Former Minneapolis police officer Derek Chauvin will seek to have his conviction and sentence for the 2020 murder of George Floyd thrown out Wednesday on the grounds that his high-profile trial was tainted by adverse publicity.

Chauvin's video-recorded killing of Floyd by pressing his knee to the detained African-American man's neck sparked nationwide demonstrations and riots over police mistreatment of blacks.

Chauvin, who is white, was convicted in a Minnesota state trial for murder, and sentenced in June last year to 22 and one-half years in prison.

That is the case he is appealing.

He separately pleaded guilty to federal charges of civil rights violations and in July 2022 received 20 years in prison – a sentence that won't be affected by the appeal of the murder charge.

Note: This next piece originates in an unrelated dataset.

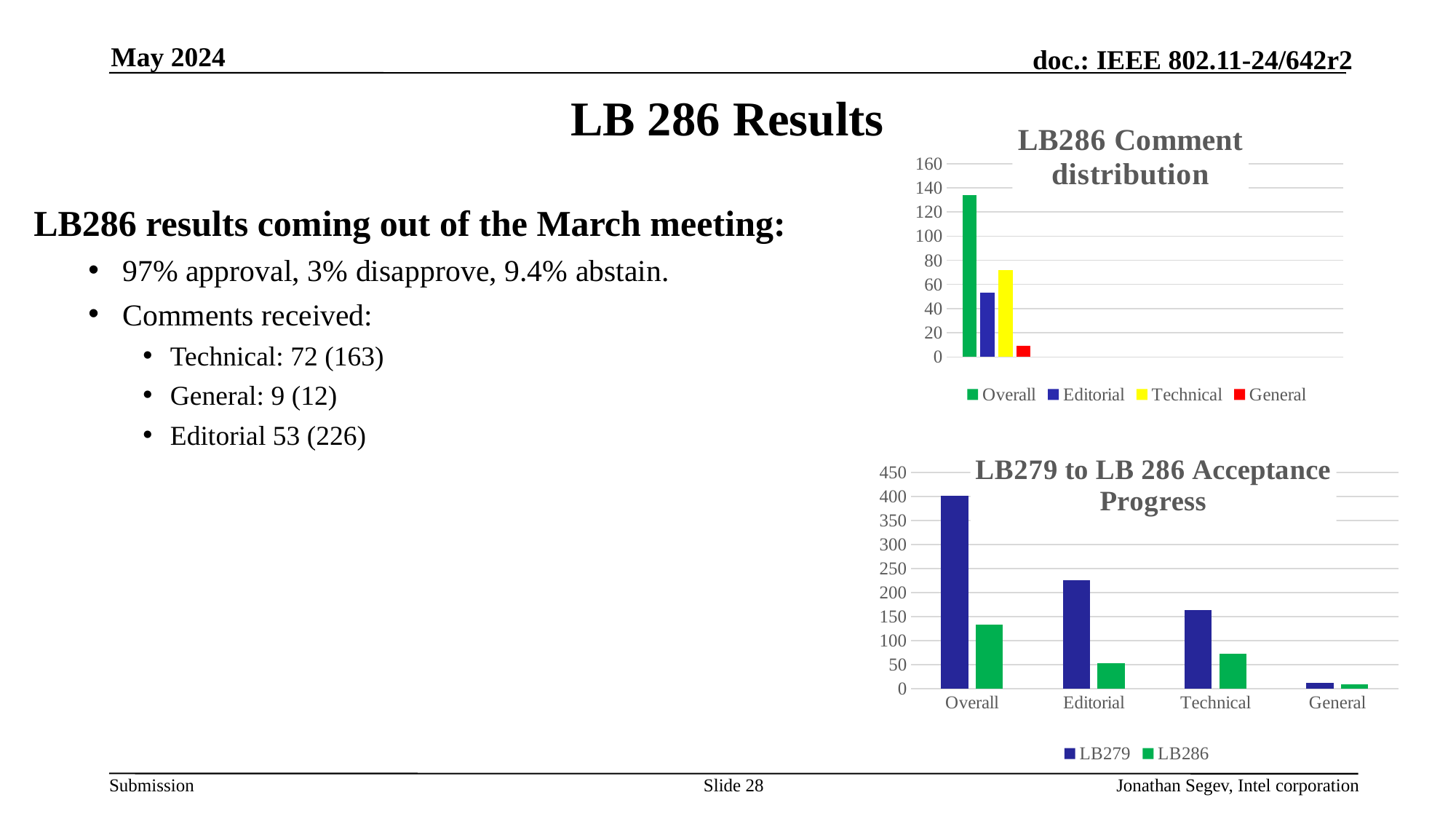
In the 'LB286 Comment distribution' chart, is the value for Technical greater or less than 80? less In the 'LB286 Comment distribution' chart, which series has the lowest bar? General In the 'LB286 Comment distribution' chart, which series has the highest bar? Overall In the 'LB279 to LB 286 Acceptance Progress' chart, which category has the highest LB279 bar? Overall What kind of chart is the 'LB286 Comment distribution' chart? bar chart In the 'LB286 Comment distribution' chart, which is larger, Editorial or Technical? Technical How many series does the legend of the 'LB279 to LB 286 Acceptance Progress' chart list? 2 How many series does the legend of the 'LB286 Comment distribution' chart list? 4 In the 'LB279 to LB 286 Acceptance Progress' chart, which is larger for Editorial, LB279 or LB286? LB279 In the 'LB286 Comment distribution' chart, is the value for Overall greater or less than 120? greater In the 'LB279 to LB 286 Acceptance Progress' chart, is the LB279 value for Overall greater or less than 350? greater How many categories are shown on the x axis of the 'LB279 to LB 286 Acceptance Progress' chart? 4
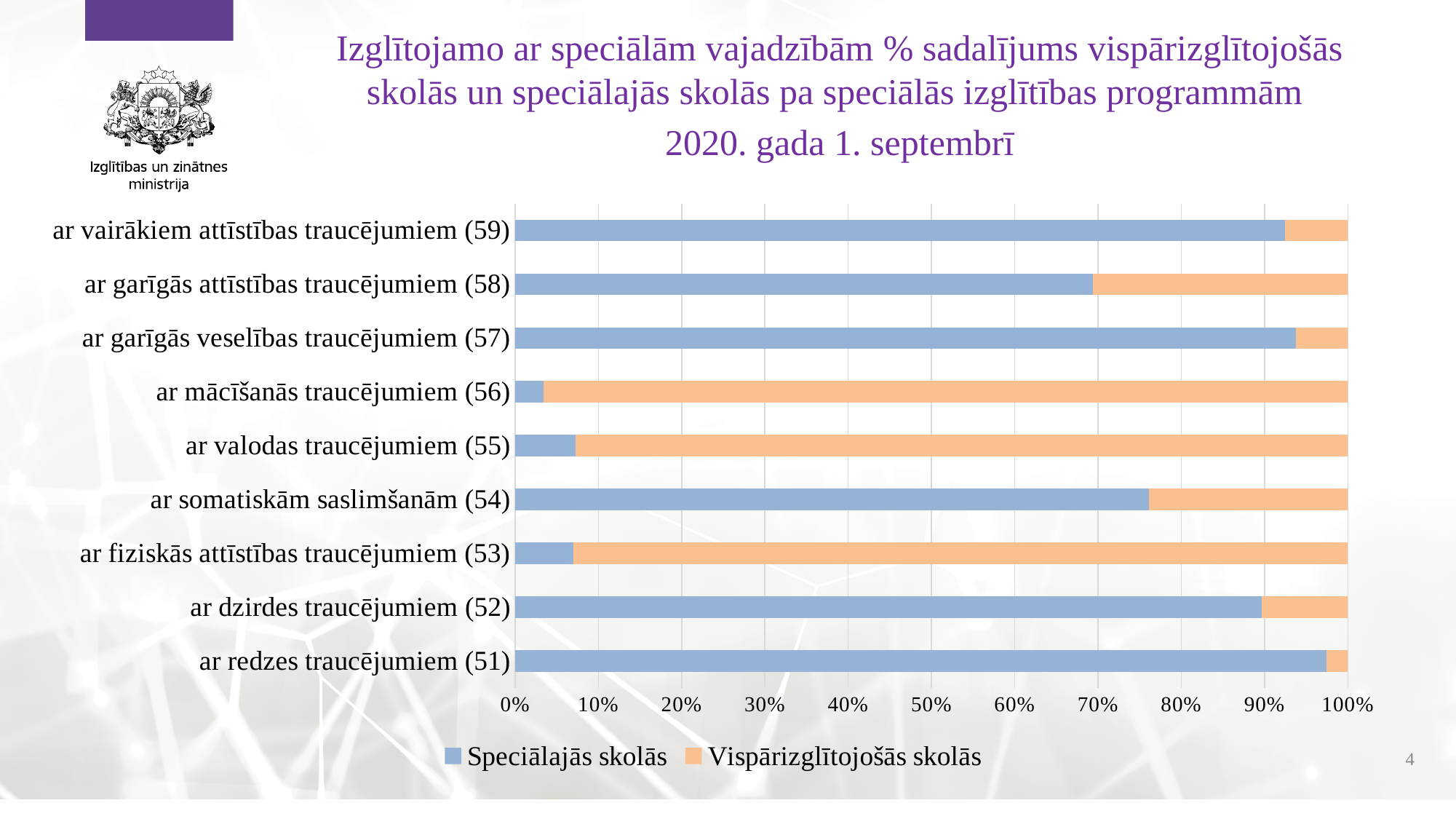
How many series does the legend list? 2 Which colour represents the Vispārizglītojošās skolās series? orange Which has a larger Speciālajās skolās share: ar garīgās attīstības traucējumiem (58) or ar somatiskām saslimšanām (54)? ar somatiskām saslimšanām (54) Is the Speciālajās skolās share for ar mācīšanās traucējumiem (56) greater or less than 10%? less Is the Speciālajās skolās share for ar garīgās attīstības traucējumiem (58) greater or less than 60%? greater How many categories (special education programmes) are plotted on the chart? 9 Which has a larger Vispārizglītojošās skolās share: ar valodas traucējumiem (55) or ar garīgās veselības traucējumiem (57)? ar valodas traucējumiem (55) Is the Speciālajās skolās share for ar somatiskām saslimšanām (54) greater or less than 70%? greater What kind of chart is shown on the slide? bar chart Which category has the highest share for Speciālajās skolās? ar redzes traucējumiem (51) Which category has the lowest share for Speciālajās skolās? ar mācīšanās traucējumiem (56)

The Minnesota Court of Appeals will hear opening arguments Wednesday in Chauvin's appeal of the murder conviction.

Chauvin and three other officers with him were arrested after a bystander recorded him holding Floyd to the ground and pressing his knee to his neck after detaining the 46-year-old man for allegedly using a counterfeit banknote to buy cigarettes.

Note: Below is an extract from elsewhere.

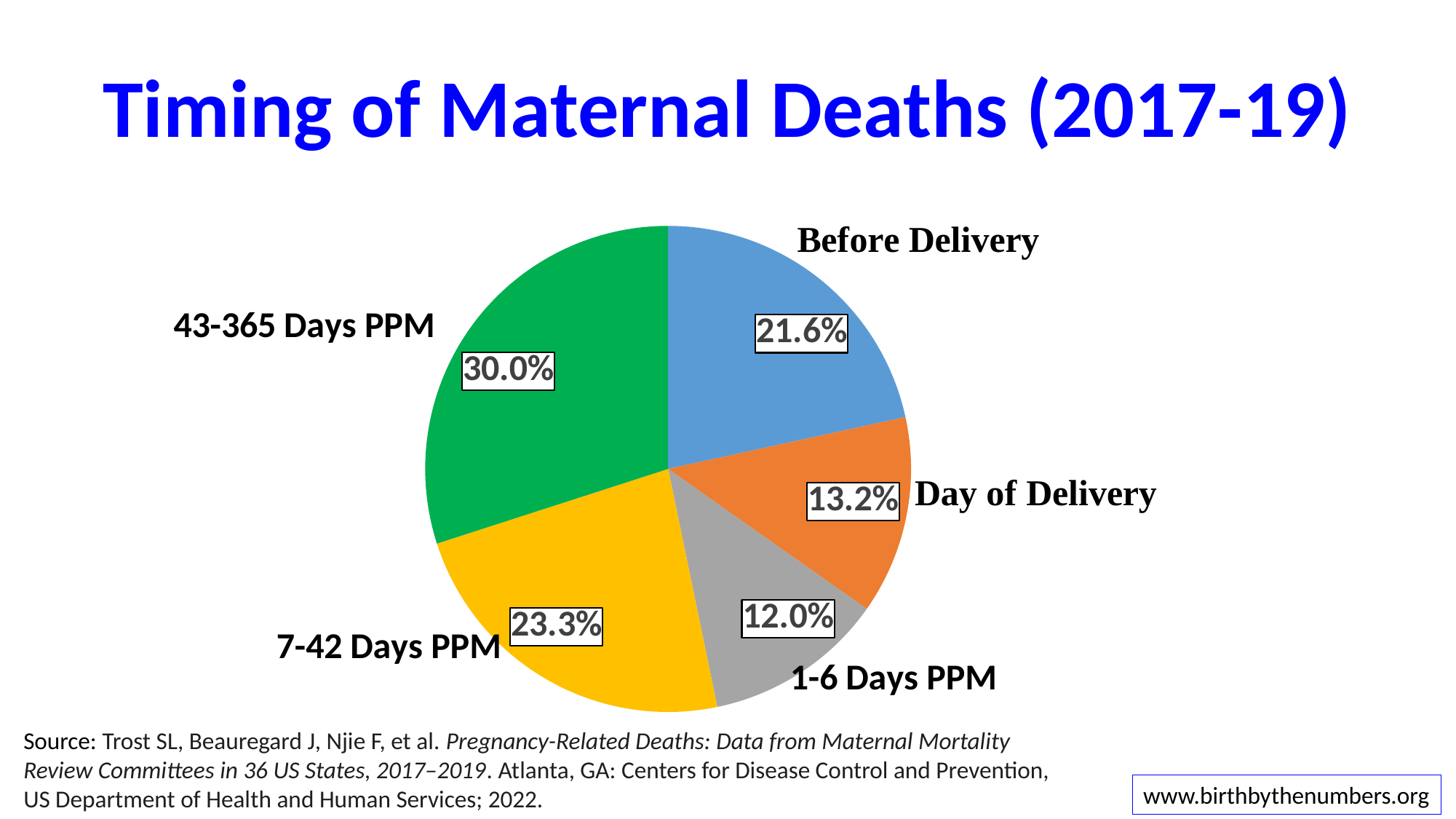
How many slices does the pie chart have? 5 What percentage of maternal deaths occurred 7-42 days PPM? 23.3% Which timing category has the largest share of maternal deaths? 43-365 Days PPM What percentage of maternal deaths occurred before delivery? 21.6% Which is larger: the share for Day of Delivery or the share for 1-6 Days PPM? Day of Delivery What percentage of maternal deaths occurred on the day of delivery? 13.2% What percentage of maternal deaths occurred 1-6 days PPM? 12.0% What is the title of the slide? Timing of Maternal Deaths (2017-19) What percentage of maternal deaths occurred 43-365 days PPM? 30.0% What is the difference in percentage points between the 43-365 Days PPM slice and the Before Delivery slice? 8.4 Which timing category has the smallest share of maternal deaths? 1-6 Days PPM What kind of chart is shown on the slide? pie chart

After some nine minutes Floyd lost consciousness and was later pronounced dead.

The recording of the incident sparked outrage and national protests under the banner "Black Lives Matter."

In his appeal filing, Chauvin, 46, argued that the jury could not have been impartial because of the immense publicity around the case, and so his trial was not fair.

"Pretrial publicity coupled with threats of violence poisoned the jury," Chauvin's appeal said.

"The media publicity was pervasive, and overwhelmingly hostile to Chauvin and police in general," it said.

He argued that at least the trial should have been held in another location where potential jurors were not so exposed to the heavy publicity around the case as those in Minneapolis were.

He asked the court to throw out his conviction or at least his sentence.

But in a pretrial submission to the appeals court, Minnesota state prosecutors said Chauvin had "one of the most thorough and transparent trials in the history of this nation."

"The parties painstakingly selected an impartial jury in a jury selection process that lasted nearly two weeks," they said, adding that the jury situation would likely have been the same elsewhere, as "the entire country knew about Chauvin's infamous crime."

The trial had 44 witnesses and they saw substantial video footage of the incident, including Floyd's arrest, they noted.

"They learned that Chauvin was specifically trained not to restrain suspects prone because it risks positional asphyxia – the very thing that killed George Floyd," the prosecutors said.

"Derek Chauvin received a fair trial and a just sentence," they said.